I have attempted the solution quite a few times a couple of different ways. I keep getting stuck with variables that I can't solve for, so I have come to the conclusion that I am probably not going about it the right way. My first attempt, I took the moment about A, and then summed up the forces in the x and y directions, but wound up not being able to solve for θ or μ_A. I attached an attempt at a free body diagram, perhaps I don't have the friction forces going in the right direction? I would appreciate any help!

 

[KataKoniK]

Thank you for your question. Solving for the largest angle θ and the minimum coefficient of static friction at A can be a bit tricky, but here are some tips that may help you:

1. Draw a clear and accurate free body diagram: Make sure to include all the forces acting on the roller, including the unknown forces.
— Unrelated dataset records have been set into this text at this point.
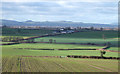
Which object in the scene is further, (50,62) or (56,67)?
(50,62)

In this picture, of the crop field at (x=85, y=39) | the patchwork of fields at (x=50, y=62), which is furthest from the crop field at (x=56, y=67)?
the crop field at (x=85, y=39)

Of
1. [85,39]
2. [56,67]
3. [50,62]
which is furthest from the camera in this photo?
[85,39]

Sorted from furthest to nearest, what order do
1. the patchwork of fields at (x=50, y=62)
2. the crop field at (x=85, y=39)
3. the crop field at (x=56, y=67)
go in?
1. the crop field at (x=85, y=39)
2. the patchwork of fields at (x=50, y=62)
3. the crop field at (x=56, y=67)

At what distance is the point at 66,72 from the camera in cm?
4172

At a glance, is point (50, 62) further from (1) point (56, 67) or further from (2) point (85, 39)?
(2) point (85, 39)

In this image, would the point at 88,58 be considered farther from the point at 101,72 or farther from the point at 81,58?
the point at 101,72

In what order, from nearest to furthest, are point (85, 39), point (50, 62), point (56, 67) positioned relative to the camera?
point (56, 67) → point (50, 62) → point (85, 39)

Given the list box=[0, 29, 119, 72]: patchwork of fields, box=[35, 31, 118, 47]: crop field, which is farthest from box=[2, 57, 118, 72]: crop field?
box=[35, 31, 118, 47]: crop field

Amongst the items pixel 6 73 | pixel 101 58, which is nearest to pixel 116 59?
pixel 101 58

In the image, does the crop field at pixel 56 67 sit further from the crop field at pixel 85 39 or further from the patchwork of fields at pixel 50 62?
the crop field at pixel 85 39

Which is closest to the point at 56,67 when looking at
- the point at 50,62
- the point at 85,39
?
the point at 50,62

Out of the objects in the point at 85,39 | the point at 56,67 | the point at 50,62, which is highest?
the point at 85,39

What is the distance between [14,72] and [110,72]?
13.5 meters

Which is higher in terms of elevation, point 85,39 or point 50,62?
point 85,39
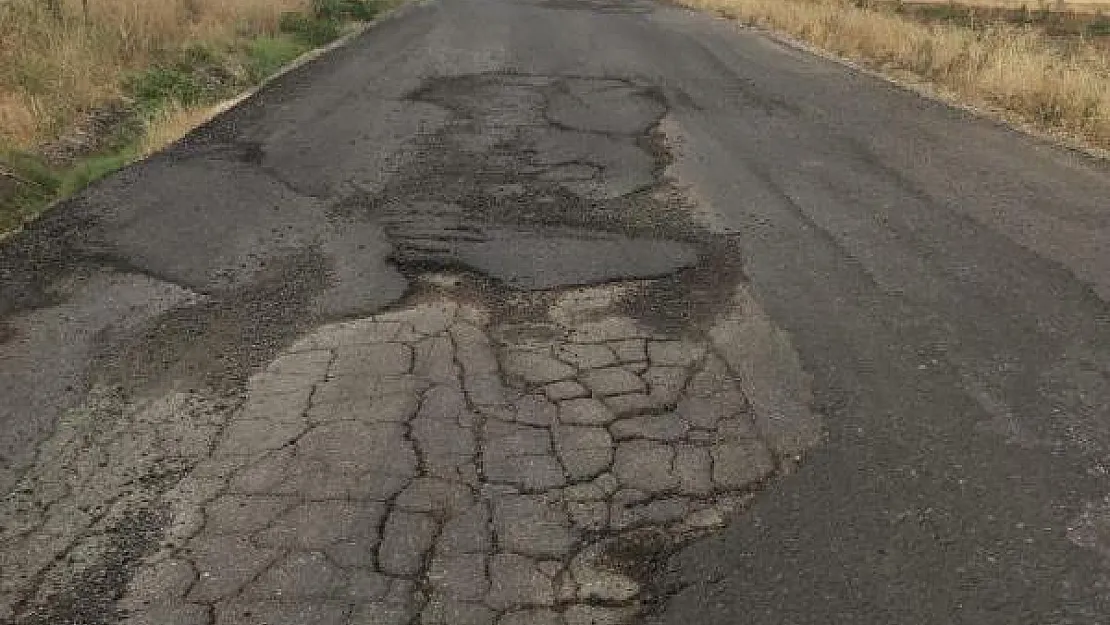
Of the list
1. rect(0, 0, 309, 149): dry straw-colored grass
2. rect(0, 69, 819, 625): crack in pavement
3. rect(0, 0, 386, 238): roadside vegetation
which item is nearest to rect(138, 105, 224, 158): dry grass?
rect(0, 0, 386, 238): roadside vegetation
In this case, the forces would be P, the normal force at A (NA), and the normal force at B (NB).

2. Use the equations of static equilibrium: As you mentioned, the equations of static equilibrium are ΣM = 0, ΣFx = 0, and ΣFy = 0. These equations will help you solve for the unknown forces and angles.

3. Consider the maximum and minimum values: Remember that you are looking for the largest angle and the minimum coefficient of static friction. This means that you will need to consider extreme cases where these values are at their maximum or minimum.

4. Think about the direction of the friction forces: In your free body diagram, the direction of the friction forces should be such that they oppose the motion of the roller, which in this case is clockwise. This means that the friction force at A should be pointing to the left, and the friction force at B should be pointing downwards.

I hope these tips will help you in solving the problem. If you are still having trouble, you can also try reaching out to your classmates or your instructor for additional help. Good luck!